Adaptive Reward-Free Exploration
This work addresses sample efficiency in reinforcement learning for scenarios where rewards are unknown, offering incremental improvements in theoretical bounds.
The paper tackles reward-free exploration in reinforcement learning by proposing an adaptive algorithm, RF-UCRL, that reduces MDP estimation error, achieving a sample complexity of order (SAH^4/ε^2)(log(1/δ) + S) episodes to output an ε-approximation of the optimal policy with probability 1-δ, improving over existing bounds in small ε and δ regimes.
Reward-free exploration is a reinforcement learning setting studied by Jin et al. (2020), who address it by running several algorithms with regret guarantees in parallel. In our work, we instead give a more natural adaptive approach for reward-free exploration which directly reduces upper bounds on the maximum MDP estimation error.
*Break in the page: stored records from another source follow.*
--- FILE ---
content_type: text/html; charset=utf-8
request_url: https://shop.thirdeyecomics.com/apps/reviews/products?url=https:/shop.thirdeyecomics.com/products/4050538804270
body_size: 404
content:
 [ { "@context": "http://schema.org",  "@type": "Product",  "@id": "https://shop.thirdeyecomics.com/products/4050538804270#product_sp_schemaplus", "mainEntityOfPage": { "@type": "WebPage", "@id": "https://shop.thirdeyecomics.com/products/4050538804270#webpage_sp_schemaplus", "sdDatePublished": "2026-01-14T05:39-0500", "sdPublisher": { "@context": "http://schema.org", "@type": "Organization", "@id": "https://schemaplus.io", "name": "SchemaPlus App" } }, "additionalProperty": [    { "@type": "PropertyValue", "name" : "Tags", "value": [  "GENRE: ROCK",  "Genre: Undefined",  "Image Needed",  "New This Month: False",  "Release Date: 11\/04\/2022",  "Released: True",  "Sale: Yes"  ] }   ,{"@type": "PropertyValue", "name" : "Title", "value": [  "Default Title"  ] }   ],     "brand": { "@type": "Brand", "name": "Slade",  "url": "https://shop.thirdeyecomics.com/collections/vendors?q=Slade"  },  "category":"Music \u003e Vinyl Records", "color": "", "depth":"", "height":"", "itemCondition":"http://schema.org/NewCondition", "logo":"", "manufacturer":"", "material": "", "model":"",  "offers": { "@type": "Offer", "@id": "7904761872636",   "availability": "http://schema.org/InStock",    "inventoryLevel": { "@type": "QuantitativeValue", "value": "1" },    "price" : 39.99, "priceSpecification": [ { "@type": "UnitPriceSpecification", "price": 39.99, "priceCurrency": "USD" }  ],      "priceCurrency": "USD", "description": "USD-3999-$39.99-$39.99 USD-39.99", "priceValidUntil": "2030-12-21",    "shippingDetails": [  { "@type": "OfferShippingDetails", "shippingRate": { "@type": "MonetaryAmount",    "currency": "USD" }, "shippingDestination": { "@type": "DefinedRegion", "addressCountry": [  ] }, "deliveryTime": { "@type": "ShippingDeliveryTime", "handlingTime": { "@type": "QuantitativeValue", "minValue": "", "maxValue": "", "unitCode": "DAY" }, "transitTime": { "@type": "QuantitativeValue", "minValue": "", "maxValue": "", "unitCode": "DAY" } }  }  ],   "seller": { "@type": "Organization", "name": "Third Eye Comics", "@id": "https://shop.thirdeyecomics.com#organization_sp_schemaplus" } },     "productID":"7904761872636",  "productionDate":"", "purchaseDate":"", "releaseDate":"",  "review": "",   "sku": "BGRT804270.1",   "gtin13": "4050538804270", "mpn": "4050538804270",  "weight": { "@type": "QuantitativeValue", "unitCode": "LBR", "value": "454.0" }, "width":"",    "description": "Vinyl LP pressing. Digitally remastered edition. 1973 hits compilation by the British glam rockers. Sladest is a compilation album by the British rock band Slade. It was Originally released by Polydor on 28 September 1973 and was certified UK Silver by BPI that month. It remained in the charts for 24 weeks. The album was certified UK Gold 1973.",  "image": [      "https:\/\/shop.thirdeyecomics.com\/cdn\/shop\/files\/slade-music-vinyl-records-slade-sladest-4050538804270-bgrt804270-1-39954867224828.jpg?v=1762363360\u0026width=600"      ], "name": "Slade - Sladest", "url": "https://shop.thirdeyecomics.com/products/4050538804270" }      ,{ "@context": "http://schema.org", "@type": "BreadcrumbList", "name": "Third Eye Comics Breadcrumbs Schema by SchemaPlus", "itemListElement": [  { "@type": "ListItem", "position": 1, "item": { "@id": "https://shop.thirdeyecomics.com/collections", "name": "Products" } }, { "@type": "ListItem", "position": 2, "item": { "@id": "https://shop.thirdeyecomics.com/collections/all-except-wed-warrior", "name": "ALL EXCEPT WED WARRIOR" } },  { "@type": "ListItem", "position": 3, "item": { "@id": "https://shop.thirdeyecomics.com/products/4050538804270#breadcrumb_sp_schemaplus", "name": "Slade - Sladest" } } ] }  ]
We show that, interestingly, our reward-free UCRL algorithm can be seen as a variant of an algorithm of Fiechter from 1994, originally proposed for a different objective that we call best-policy identification. We prove that RF-UCRL needs of order $({SAH^4}/{\varepsilon^2})(\log(1/δ) + S)$ episodes to output, with probability $1-δ$, an $\varepsilon$-approximation of the optimal policy for any reward function. This bound improves over existing sample-complexity bounds in both the small $\varepsilon$ and the small $δ$ regimes. We further investigate the relative complexities of reward-free exploration and best-policy identification.